If you are Canadian and you are interested in US ETFs - ie US products that are issued and trade in the US - just be aware of the 15% withholding tax on dividends that the US will take off each dividend. If held in a non-registered account you can recover as a tax credit in most cases when you file your taxes after the end of the year, assuming you pay cash taxes. If held in a TFSA you lose the tax and have no way to recover. If held in an RRSP the US doesn't withhold the tax.


----------



## james4beach (Nov 15, 2012)

Jimmy said:


> Don't buy bonds now. Warren Buffet made it clear to all in his annual stockholders letter


That's not what he said, and he also wrote that when yields were significantly lower than today.

You will notice that VBAL (and AOR) still hold a lot of bonds, despite what Buffett wrote.


----------



## Jimmy (May 19, 2017)

james4beach said:


> That's not what he said, and he also wrote that when yields were significantly lower than today.
> 
> You will notice that VBAL (and AOR) still hold a lot of bonds, despite what Buffett wrote.


He said "And bonds are not the place to be these days"
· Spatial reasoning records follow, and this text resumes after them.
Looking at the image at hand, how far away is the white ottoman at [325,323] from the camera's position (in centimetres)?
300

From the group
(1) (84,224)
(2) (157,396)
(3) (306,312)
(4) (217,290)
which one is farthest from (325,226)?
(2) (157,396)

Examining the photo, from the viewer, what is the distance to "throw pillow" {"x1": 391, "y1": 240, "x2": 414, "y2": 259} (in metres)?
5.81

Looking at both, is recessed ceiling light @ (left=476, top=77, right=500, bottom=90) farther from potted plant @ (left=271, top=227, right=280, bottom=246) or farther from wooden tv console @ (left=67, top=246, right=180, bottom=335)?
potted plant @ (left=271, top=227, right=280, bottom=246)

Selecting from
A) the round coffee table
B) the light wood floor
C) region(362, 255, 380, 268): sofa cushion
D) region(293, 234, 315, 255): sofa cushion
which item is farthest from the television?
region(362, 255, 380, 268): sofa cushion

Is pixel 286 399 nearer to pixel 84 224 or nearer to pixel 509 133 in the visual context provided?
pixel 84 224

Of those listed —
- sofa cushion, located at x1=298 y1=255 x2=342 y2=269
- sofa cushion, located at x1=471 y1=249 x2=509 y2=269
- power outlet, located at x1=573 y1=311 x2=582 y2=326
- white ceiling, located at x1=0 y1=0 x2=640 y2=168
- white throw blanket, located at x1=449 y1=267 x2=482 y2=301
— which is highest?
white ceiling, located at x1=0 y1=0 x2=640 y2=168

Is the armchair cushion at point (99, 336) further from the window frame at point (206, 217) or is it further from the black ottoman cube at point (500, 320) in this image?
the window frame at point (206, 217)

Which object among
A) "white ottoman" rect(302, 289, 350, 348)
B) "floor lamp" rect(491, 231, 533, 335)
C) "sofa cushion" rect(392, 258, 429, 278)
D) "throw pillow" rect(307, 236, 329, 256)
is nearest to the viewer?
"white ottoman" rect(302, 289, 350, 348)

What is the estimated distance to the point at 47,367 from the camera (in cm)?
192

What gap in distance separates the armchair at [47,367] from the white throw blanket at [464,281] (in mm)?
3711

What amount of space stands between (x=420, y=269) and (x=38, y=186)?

He wouldn't care if yields were .8% higher either. They are still poor. VBAL is designed to hold bonds. Doesn't mean they are a good investment now.


----------



## Ponderling (Mar 1, 2013)

I have had a very frothy year in equities. I know I have lost 1% in bonds. But 2021 RRSP contribution on 2 Mar went all to add to an existing bond position. I might be less than 3 years from early retire, and have a healthy nest egg. I am happy with 30% sitting in bonds.


----------



## P_I (Dec 2, 2011)

Cliff Clavin said:


> I am a bit unsure of whether to even invest now as there is a talk of a "bubble", but others are saying there will be tremendous growth.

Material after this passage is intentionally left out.